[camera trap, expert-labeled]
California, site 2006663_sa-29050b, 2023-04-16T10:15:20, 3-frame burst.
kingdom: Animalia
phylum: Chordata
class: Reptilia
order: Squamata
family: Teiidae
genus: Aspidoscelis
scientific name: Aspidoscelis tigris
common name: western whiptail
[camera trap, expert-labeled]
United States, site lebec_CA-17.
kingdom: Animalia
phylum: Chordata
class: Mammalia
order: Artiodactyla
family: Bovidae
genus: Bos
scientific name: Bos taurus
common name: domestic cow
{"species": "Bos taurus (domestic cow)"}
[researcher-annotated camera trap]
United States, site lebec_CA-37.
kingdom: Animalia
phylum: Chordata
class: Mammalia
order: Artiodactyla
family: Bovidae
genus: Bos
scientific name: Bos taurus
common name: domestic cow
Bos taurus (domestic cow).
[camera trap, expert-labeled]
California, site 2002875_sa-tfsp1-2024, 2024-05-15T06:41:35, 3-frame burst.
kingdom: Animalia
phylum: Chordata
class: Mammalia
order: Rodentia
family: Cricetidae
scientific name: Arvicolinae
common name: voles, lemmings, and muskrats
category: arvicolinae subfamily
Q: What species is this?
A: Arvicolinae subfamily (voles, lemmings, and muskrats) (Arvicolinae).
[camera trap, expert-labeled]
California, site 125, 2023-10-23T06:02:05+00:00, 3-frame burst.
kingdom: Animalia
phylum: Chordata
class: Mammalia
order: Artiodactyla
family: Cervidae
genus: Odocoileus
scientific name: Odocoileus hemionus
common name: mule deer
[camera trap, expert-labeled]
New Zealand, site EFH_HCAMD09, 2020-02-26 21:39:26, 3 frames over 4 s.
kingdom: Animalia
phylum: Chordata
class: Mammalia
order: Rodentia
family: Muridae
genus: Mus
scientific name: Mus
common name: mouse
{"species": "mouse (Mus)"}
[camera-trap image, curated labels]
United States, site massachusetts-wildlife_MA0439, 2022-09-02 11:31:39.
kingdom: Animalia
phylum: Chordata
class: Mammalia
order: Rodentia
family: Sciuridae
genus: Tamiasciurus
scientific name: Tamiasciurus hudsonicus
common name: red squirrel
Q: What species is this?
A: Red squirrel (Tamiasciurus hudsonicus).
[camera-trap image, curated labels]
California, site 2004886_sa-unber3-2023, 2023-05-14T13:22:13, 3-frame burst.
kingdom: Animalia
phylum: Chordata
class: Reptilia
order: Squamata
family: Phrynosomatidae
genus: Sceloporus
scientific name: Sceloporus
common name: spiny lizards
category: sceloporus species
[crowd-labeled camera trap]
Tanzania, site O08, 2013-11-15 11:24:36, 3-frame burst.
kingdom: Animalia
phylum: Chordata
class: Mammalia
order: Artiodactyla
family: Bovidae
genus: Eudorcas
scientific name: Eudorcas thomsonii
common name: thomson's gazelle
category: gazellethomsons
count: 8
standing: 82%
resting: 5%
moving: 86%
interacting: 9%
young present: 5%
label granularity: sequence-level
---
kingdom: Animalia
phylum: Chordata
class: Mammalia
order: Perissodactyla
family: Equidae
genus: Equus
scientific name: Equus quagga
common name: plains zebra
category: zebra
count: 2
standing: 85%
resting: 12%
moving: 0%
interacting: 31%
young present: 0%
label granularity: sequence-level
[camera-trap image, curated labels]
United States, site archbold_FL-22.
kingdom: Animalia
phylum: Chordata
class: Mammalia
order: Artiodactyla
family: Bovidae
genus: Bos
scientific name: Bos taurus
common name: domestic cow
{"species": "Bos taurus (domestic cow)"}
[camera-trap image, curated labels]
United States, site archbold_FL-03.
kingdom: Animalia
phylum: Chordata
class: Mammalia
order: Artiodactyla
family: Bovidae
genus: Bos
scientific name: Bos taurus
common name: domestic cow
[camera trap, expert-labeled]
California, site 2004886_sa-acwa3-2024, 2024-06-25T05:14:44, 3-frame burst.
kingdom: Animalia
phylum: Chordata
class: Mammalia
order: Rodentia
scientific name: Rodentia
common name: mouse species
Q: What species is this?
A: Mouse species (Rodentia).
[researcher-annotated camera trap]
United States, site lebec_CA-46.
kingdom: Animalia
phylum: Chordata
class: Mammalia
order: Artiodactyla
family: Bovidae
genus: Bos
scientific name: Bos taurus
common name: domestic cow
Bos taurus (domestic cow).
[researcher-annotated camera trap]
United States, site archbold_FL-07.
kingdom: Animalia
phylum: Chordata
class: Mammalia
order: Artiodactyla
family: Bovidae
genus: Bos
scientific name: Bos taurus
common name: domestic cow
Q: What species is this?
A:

++++++++

■ DESCRIPTION OF THE TASK
Go through the material line by line. Show each line that contains the string "United".

■ RESULT
United States, site lebec_CA-17.
United States, site lebec_CA-37.
United States, site massachusetts-wildlife_MA0439, 2022-09-02 11:31:39.
United States, site archbold_FL-22.
United States, site archbold_FL-03.
United States, site lebec_CA-46.
United States, site archbold_FL-07.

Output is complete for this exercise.